Hi, good morning, guys. This is Kalei on for Doug. My first question, just given the blowouts in WCS that began earlier this year, I think the Street is quite familiar with your heavy exposure, but may not be so much with your Canadian light crude exposure. Like you mentioned, Syncrude diffs are blowing out. Just wanted to know if you could remind us of your exposure to the Syncrude benchmark?
Ekalo, it's Tom. We do produce supplies of synthetic crude oil and move it down express or to the Eastern refineries in the Mid Con when economic conditions dictate. But usually what we found is that the heavy oil is a better choice for us based on economics. So we do do that, But we do have a consistent movement down the Express Pipeline to both Woods Cross and the Cheyenne refineries. So we do have some exposure to it, but our exposure is much more heavily weighted to the heavy barrel.
Sure, definitely. Would you be able to quantify?
No, I
think Clay, to Tom's point, it varies depending on the interrelationship with other light crudes at the time. So there's not a consistent answer to that.
For sure. Next question, can you just give us your outlook on Midland spreads and how that will evolve through the end of 2019 in light of the 2 early service announcements on Plains and EPYC?
Sure. Yes, we saw, as everyone else did, we saw some pretty wide differentials pushing $18 and then they came into $3 on the basis of both Epic and Sunrise. As Sunrise is finishing up their line filling procedure, We've seen the differentials tend to widen out $6 to $7 We expect that to continue in the foreseeable future until late 2019 when more pipe capacity comes on.
Great. Thanks for taking my questions, guys.
Your next question is from Jason Gabelman with Cowen. Please go ahead. Your line is open.
Hey, guys. How's it going? I wanted to ask a question about Cheyenne and Prop 112. I'm just wondering how much of the crude sourced into Cheyenne is local. And if Prop 112 does in fact pass, is there a concern that your crude that the cost of supplying crude into the refinery will increase whether that's due to higher costs of locally sourced crudes or if you have to source incremental crude from the Bakken and that diff tightens up?

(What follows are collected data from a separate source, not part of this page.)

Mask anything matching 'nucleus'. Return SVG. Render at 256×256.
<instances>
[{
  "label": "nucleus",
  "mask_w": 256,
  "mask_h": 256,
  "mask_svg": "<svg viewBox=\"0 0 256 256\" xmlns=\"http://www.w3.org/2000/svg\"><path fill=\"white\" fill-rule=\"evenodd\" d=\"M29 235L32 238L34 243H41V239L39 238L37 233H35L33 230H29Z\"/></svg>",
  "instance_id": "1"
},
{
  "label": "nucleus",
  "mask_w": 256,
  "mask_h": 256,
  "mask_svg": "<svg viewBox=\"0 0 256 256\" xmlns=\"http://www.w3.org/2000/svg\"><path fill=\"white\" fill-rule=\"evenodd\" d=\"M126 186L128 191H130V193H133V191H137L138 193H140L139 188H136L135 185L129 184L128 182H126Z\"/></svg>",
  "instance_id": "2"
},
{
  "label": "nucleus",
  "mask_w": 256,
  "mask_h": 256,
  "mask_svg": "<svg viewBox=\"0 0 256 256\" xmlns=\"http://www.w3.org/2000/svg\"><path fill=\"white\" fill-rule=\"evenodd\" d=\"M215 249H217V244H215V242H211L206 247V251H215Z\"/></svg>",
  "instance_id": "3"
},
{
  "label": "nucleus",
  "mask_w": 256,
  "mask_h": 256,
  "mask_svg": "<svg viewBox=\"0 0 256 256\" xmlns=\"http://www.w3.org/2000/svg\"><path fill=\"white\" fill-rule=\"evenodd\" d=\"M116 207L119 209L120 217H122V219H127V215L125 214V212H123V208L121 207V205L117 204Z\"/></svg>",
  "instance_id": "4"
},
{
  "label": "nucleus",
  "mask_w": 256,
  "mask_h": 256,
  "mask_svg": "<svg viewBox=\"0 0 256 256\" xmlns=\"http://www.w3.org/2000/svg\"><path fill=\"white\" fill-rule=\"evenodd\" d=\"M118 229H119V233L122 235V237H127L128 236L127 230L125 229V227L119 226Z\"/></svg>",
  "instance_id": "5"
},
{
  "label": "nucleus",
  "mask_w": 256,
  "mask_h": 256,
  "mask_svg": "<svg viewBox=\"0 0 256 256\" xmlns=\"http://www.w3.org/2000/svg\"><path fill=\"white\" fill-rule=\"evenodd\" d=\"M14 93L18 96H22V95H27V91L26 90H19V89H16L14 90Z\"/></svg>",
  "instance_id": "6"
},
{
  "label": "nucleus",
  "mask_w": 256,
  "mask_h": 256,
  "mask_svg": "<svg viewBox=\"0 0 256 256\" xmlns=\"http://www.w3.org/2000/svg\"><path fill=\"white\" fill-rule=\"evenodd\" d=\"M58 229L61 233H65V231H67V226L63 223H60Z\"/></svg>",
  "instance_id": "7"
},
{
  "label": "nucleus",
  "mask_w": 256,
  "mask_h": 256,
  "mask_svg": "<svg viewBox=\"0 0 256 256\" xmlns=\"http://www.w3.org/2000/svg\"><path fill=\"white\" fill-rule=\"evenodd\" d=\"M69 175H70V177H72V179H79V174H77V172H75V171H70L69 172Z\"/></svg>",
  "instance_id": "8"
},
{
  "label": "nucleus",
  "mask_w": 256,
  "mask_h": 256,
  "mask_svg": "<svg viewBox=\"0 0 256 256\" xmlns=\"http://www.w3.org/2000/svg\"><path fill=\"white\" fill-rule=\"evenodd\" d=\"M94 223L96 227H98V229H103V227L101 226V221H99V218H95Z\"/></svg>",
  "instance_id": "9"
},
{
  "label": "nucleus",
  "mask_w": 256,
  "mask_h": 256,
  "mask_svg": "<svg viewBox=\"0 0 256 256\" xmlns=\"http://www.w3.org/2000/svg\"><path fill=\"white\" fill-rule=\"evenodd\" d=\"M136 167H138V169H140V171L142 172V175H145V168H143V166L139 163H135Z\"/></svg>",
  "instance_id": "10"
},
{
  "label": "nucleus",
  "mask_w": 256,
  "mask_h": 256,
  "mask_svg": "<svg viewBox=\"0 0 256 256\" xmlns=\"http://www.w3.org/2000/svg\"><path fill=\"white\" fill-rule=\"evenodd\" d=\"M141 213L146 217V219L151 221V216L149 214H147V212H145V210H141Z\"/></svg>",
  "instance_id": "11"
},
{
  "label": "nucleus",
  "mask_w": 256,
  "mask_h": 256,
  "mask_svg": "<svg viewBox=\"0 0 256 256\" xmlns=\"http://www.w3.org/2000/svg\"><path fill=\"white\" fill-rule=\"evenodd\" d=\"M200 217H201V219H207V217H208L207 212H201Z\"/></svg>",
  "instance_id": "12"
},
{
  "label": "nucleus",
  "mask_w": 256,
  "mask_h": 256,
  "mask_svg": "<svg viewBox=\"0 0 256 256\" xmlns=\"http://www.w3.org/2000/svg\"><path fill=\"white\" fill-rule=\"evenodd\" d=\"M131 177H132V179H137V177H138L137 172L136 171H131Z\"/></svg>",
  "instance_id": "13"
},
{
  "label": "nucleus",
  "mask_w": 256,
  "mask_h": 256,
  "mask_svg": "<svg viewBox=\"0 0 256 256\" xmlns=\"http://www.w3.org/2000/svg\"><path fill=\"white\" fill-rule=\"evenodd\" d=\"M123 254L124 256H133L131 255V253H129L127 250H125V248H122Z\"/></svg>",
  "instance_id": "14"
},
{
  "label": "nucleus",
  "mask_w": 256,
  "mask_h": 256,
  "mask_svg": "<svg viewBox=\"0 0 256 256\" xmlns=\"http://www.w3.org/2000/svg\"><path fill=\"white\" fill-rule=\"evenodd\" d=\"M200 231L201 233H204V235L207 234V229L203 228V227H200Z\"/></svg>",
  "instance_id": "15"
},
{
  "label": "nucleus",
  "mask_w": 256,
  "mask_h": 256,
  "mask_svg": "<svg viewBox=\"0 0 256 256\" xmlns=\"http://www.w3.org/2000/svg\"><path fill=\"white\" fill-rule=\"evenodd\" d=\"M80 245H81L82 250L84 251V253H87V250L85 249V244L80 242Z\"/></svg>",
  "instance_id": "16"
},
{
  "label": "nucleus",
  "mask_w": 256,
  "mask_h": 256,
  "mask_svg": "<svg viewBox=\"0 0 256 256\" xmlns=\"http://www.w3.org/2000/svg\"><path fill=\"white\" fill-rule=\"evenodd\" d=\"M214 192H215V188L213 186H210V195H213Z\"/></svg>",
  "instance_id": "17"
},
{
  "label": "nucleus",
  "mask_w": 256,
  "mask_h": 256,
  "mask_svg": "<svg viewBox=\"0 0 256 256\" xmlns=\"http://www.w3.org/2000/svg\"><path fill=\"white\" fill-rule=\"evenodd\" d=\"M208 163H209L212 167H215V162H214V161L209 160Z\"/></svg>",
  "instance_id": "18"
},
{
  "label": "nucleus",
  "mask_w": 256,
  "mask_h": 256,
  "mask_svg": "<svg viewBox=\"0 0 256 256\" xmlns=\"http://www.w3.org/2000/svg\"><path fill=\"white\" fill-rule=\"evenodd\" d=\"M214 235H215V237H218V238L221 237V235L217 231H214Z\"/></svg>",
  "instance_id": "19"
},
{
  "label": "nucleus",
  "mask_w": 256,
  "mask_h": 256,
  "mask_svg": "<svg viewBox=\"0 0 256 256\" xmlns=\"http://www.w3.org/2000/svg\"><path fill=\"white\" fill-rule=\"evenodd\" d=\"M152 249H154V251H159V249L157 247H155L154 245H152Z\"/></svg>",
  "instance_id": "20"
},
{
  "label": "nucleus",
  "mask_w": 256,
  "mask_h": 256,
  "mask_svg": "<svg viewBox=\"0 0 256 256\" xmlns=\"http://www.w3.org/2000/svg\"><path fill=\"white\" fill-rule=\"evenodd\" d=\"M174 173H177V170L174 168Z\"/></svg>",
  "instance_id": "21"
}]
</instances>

Yes. Well, we don't see that as an issue, Jason. Very little of our crude to Cheyenne comes from Colorado. So most of it comes from other states in the area or as Tom just mentioned from Canada via the Express Pipeline.
Yes. And if I could just push back a little bit on that. If there if it does pass, I mean, even if your crude is sourced from another state, is there concern that maybe differentials tighten up from where those other crudes are being sourced from and that would increase the cost of supply into the plant?
Not really. On the grand scheme of things with what's going on at Guernsey, the Guernsey market with Bakken being so constrained to get to Cushing and highly discounted, what's going on in Colorado is really rounding here.
All right. Thanks a lot, guys.
Thank you. Thank you.
There are no further questions at this time. I'd now turn the call back over to Mr. Birie for closing remarks.
Thanks, everyone. We appreciate you taking the time to join us on today's call. If you have any follow-up questions, as always, reach out to Investor Relations. Otherwise, we look forward to sharing our Q4 results with you in February.
Thank you. This does conclude today's teleconference. Please disconnect your lines at this time and have a wonderful day.